=== Listed entries ===

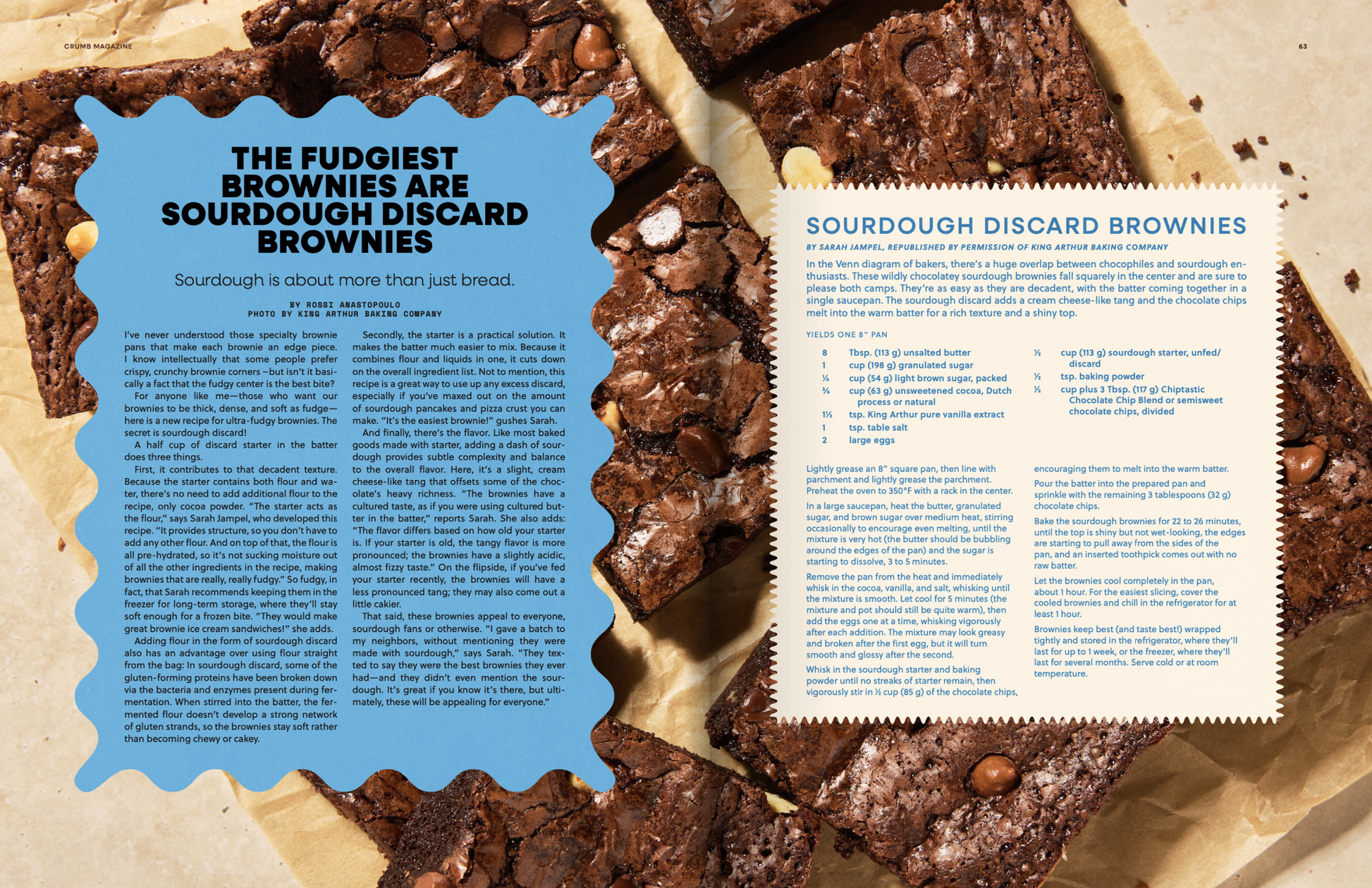 CRUMB MAGAZINE

62

63

THE FUDGIEST BROWNIES ARE SOURDOUGH DISCARD BROWNIES

Sourdough is about more than just bread.

BY ROSSI ANASTOPOULO
PHOTO BY KING ARTHUR BAKING COMPANY

I've never understood those specialty brownie pans that make each brownie an edge piece. I know intellectually that some people prefer crispy, crunchy brownie corners –but isn't it basically a fact that the fudgy center is the best bite?

For anyone like me—those who want our brownies to be thick, dense, and soft as fudge—here is a new recipe for ultra-fudgy brownies. The secret is sourdough discard!

A half cup of discard starter in the batter does three things.

First, it contributes to that decadent texture. Because the starter contains both flour and water, there's no need to add additional flour to the recipe, only cocoa powder. "The starter acts as the flour," says Sarah Jampel, who developed this recipe. "It provides structure, so you don't have to add any other flour. And on top of that, the flour is all pre-hydrated, so it's not sucking moisture out of all the other ingredients in the recipe, making brownies that are really, really fudgy." So fudgy, in fact, that Sarah recommends keeping them in the freezer for long-term storage, where they'll stay soft enough for a frozen bite. "They would make great brownie ice cream sandwiches!" she adds.

Adding flour in the form of sourdough discard also has an advantage over using flour straight from the bag: In sourdough discard, some of the gluten-forming proteins have been broken down via the bacteria and enzymes present during fermentation. When stirred into the batter, the fermented flour doesn't develop a strong network of gluten strands, so the brownies stay soft rather than becoming chewy or cakey.

Secondly, the starter is a practical solution. It makes the batter much easier to mix. Because it combines flour and liquids in one, it cuts down on the overall ingredient list. Not to mention, this recipe is a great way to use up any excess discard, especially if you've maxed out on the amount of sourdough pancakes and pizza crust you can make. "It's the easiest brownie!" gushes Sarah.

And finally, there's the flavor. Like most baked goods made with starter, adding a dash of sourdough provides subtle complexity and balance to the overall flavor. Here, it's a slight, cream cheese-like tang that offsets some of the chocolate's heavy richness. "The brownies have a cultured taste, as if you were using cultured butter in the batter," reports Sarah. She also adds: "The flavor differs based on how old your starter is. If your starter is old, the tangy flavor is more pronounced; the brownies have a slightly acidic, almost fizzy taste." On the flipside, if you've fed your starter recently, the brownies will have a less pronounced tang; they may also come out a little cakier.

That said, these brownies appeal to everyone, sourdough fans or otherwise. "I gave a batch to my neighbors, without mentioning they were made with sourdough," says Sarah. "They texted to say they were the best brownies they ever had—and they didn't even mention the sourdough. It's great if you know it's there, but ultimately, these will be appealing for everyone."

SOURDOUGH DISCARD BROWNIES

BY SARAH JAMPEL, REPUBLISHED BY PERMISSION OF KING ARTHUR BAKING COMPANY

In the Venn diagram of bakers, there's a huge overlap between chocophiles and sourdough enthusiasts. These wildly chocolatey sourdough brownies fall squarely in the center and are sure to please both camps. They're as easy as they are decadent, with the batter coming together in a single saucepan. The sourdough discard adds a cream cheese-like tang and the chocolate chips melt into the warm batter for a rich texture and a shiny top.

YIELDS ONE 8" PAN

8 Tbsp. (113 g) unsalted butter
1 cup (198 g) granulated sugar
¼ cup (54 g) light brown sugar, packed
¾ cup (63 g) unsweetened cocoa, Dutch process or natural
1½ tsp. King Arthur pure vanilla extract
1 tsp. table salt
2 large eggs

½ cup (113 g) sourdough starter, unfed/discard
½ tsp. baking powder
½ cup plus 3 Tbsp. (117 g) Chiptastic Chocolate Chip Blend or semisweet chocolate chips, divided

Lightly grease an 8" square pan, then line with parchment and lightly grease the parchment. Preheat the oven to 350°F with a rack in the center.

In a large saucepan, heat the butter, granulated sugar, and brown sugar over medium heat, stirring occasionally to encourage even melting, until the mixture is very hot (the butter should be bubbling around the edges of the pan) and the sugar is starting to dissolve, 3 to 5 minutes.

Remove the pan from the heat and immediately whisk in the cocoa, vanilla, and salt, whisking until the mixture is smooth. Let cool for 5 minutes (the mixture and pot should still be quite warm), then add the eggs one at a time, whisking vigorously after each addition. The mixture may look greasy and broken after the first egg, but it will turn smooth and glossy after the second.

Whisk in the sourdough starter and baking powder until no streaks of starter remain, then vigorously stir in ½ cup (85 g) of the chocolate chips, encouraging them to melt into the warm batter.

Pour the batter into the prepared pan and sprinkle with the remaining 3 tablespoons (32 g) chocolate chips.

Bake the sourdough brownies for 22 to 26 minutes, until the top is shiny but not wet-looking, the edges are starting to pull away from the sides of the pan, and an inserted toothpick comes out with no raw batter.

Let the brownies cool completely in the pan, about 1 hour. For the easiest slicing, cover the cooled brownies and chill in the refrigerator for at least 1 hour.

Brownies keep best (and taste best!) wrapped tightly and stored in the refrigerator, where they'll last for up to 1 week, or the freezer, where they'll last for several months. Serve cold or at room temperature.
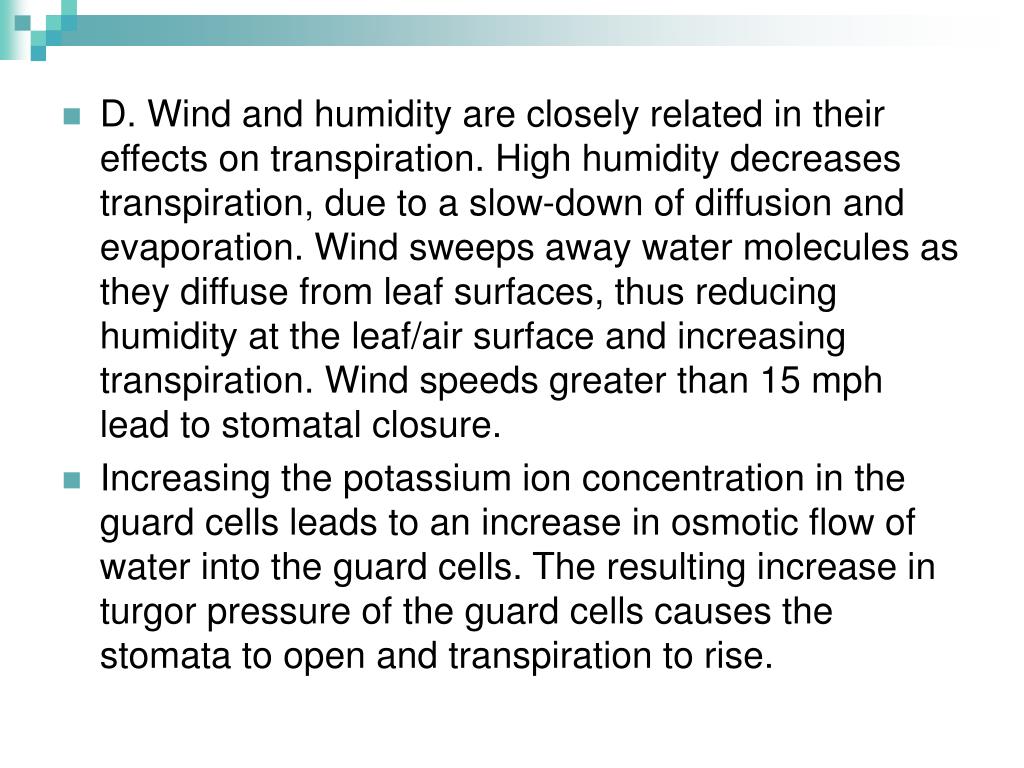 D. Wind and humidity are closely related in their effects on transpiration. High humidity decreases transpiration, due to a slow-down of diffusion and evaporation. Wind sweeps away water molecules as they diffuse from leaf surfaces, thus reducing humidity at the leaf/air surface and increasing transpiration. Wind speeds greater than 15 mph lead to stomatal closure.

Increasing the potassium ion concentration in the guard cells leads to an increase in osmotic flow of water into the guard cells. The resulting increase in turgor pressure of the guard cells causes the stomata to open and transpiration to rise.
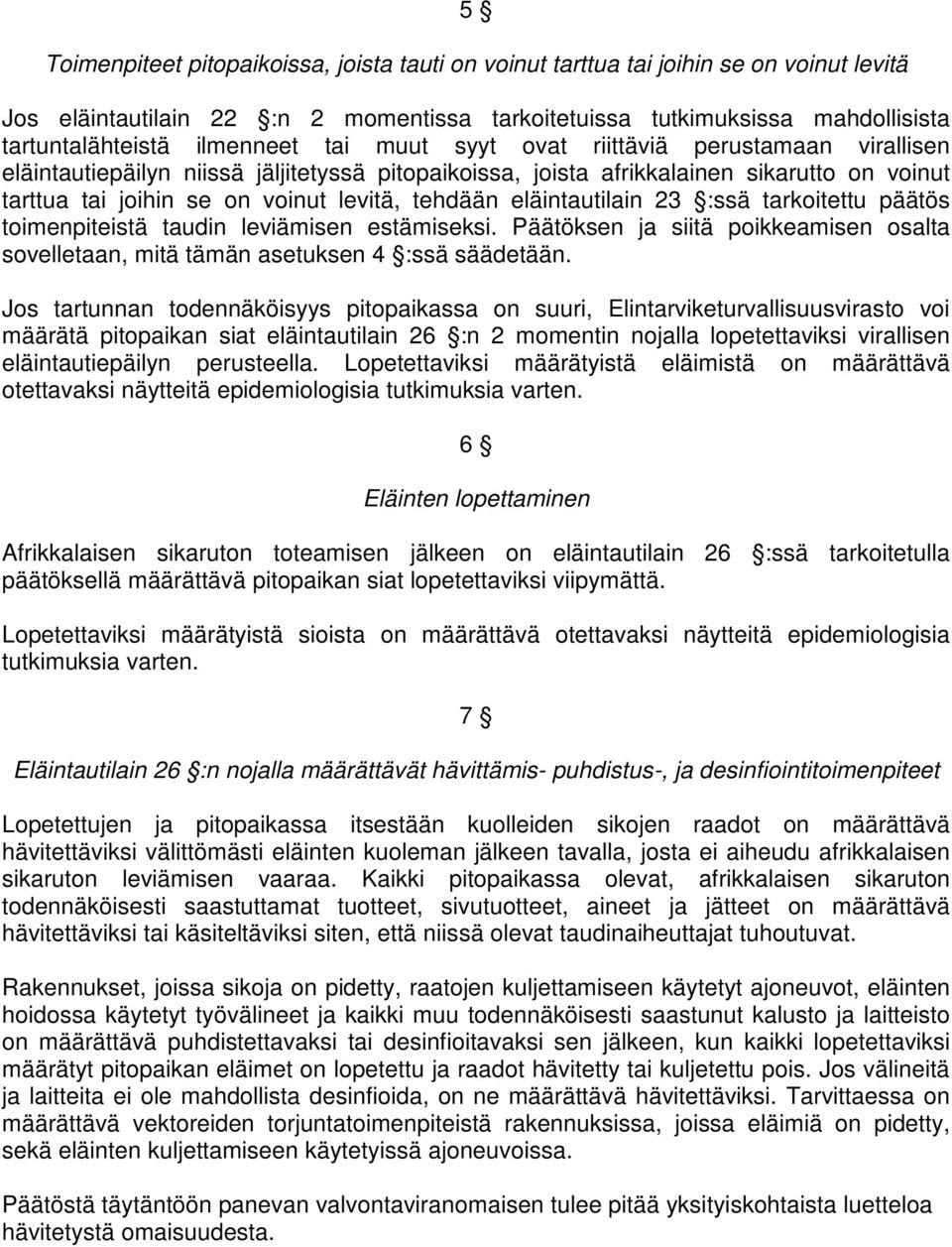 5 §

Toimenpiteet pitopaikoissa, joista tauti on voinut tarttua tai joihin se on voinut levitä

Jos eläintautilain 22 §:n 2 momentissa tarkoitetuissa tutkimuksissa mahdollisista tartuntalähteistä ilmenneet tai muut syyt ovat riittäviä perustamaan virallisen eläintautiepäilyn niissä jäljitetyssä pitopaikoissa, joista afrikkalainen sikarutto on voinut tarttua tai joihin se on voinut levitä, tehdään eläintautilain 23 §:ssä tarkoitettu päätös toimenpiteistä taudin leviämisen estämiseksi. Päätöksen ja siitä poikkeamisen osalta sovelletaan, mitä tämän asetuksen 4 §:ssä säädetään.

Jos tartunnan todennäköisyys pitopaikassa on suuri, Elintarviketurvallisuusvirasto voi määrätä pitopaikan siat eläintautilain 26 §:n 2 momentin nojalla lopetettaviksi virallisen eläintautiepäilyn perusteella. Lopetettaviksi määrätyistä eläimistä on määrättävä otettavaksi näytteitä epidemiologisia tutkimuksia varten.

6 §

Eläinten lopettaminen

Afrikkalaisen sikaruton toteamisen jälkeen on eläintautilain 26 §:ssä tarkoitetulla päätöksellä määrättävä pitopaikan siat lopetettaviksi viipymättä.

Lopetettaviksi määrätyistä sioista on määrättävä otettavaksi näytteitä epidemiologisia tutkimuksia varten.

7 §

Eläintautilain 26 §:n nojalla määrättävät hävittämis- puhdistus-, ja desinfiointitoimenpiteet

Lopetettujen ja pitopaikassa itsestään kuolleiden sikojen raadot on määrättävä hävitettäviksi välittömästi eläinten kuoleman jälkeen tavalla, josta ei aiheudu afrikkalaisen sikaruton leviämisen vaaraa. Kaikki pitopaikassa olevat, afrikkalaisen sikaruton todennäköisesti saastuttamat tuotteet, sivutuotteet, aineet ja jätteet on määrättävä hävitettäviksi tai käsiteltäviksi siten, että niissä olevat taudinaiheuttajat tuhoutuvat.

Rakennukset, joissa sikoja on pidetty, raatojen kuljettamiseen käytetyt ajoneuvot, eläinten hoidossa käytetyt työvälineet ja kaikki muu todennäköisesti saastunut kalusto ja laitteisto on määrättävä puhdistettavaksi tai desinfioitavaksi sen jälkeen, kun kaikki lopetettaviksi määrätyt pitopaikan eläimet on lopetettu ja raadot hävitetty tai kuljetettu pois. Jos välineitä ja laitteita ei ole mahdollista desinfioida, on ne määrättävä hävitettäviksi. Tarvittaessa on määrättävä vektoreiden torjuntatoimenpiteistä rakennuksissa, joissa eläimiä on pidetty, sekä eläinten kuljettamiseen käytetyissä ajoneuvoissa.

Päätöstä täytäntöön panevan valvontaviranomaisen tulee pitää yksityiskohtaista luetteloa hävitetystä omaisuudesta.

===

- Work instruction
Among the records, find every line holding the word "eläintautiepäilyn" and copy it.

- Exercise result
Jos eläintautilain 22 §:n 2 momentissa tarkoitetuissa tutkimuksissa mahdollisista tartuntalähteistä ilmenneet tai muut syyt ovat riittäviä perustamaan virallisen eläintautiepäilyn niissä jäljitetyssä pitopaikoissa, joista afrikkalainen sikarutto on voinut tarttua tai joihin se on voinut levitä, tehdään eläintautilain 23 §:ssä tarkoitettu päätös toimenpiteistä taudin leviämisen estämiseksi. Päätöksen ja siitä poikkeamisen osalta sovelletaan, mitä tämän asetuksen 4 §:ssä säädetään.
Jos tartunnan todennäköisyys pitopaikassa on suuri, Elintarviketurvallisuusvirasto voi määrätä pitopaikan siat eläintautilain 26 §:n 2 momentin nojalla lopetettaviksi virallisen eläintautiepäilyn perusteella. Lopetettaviksi määrätyistä eläimistä on määrättävä otettavaksi näytteitä epidemiologisia tutkimuksia varten.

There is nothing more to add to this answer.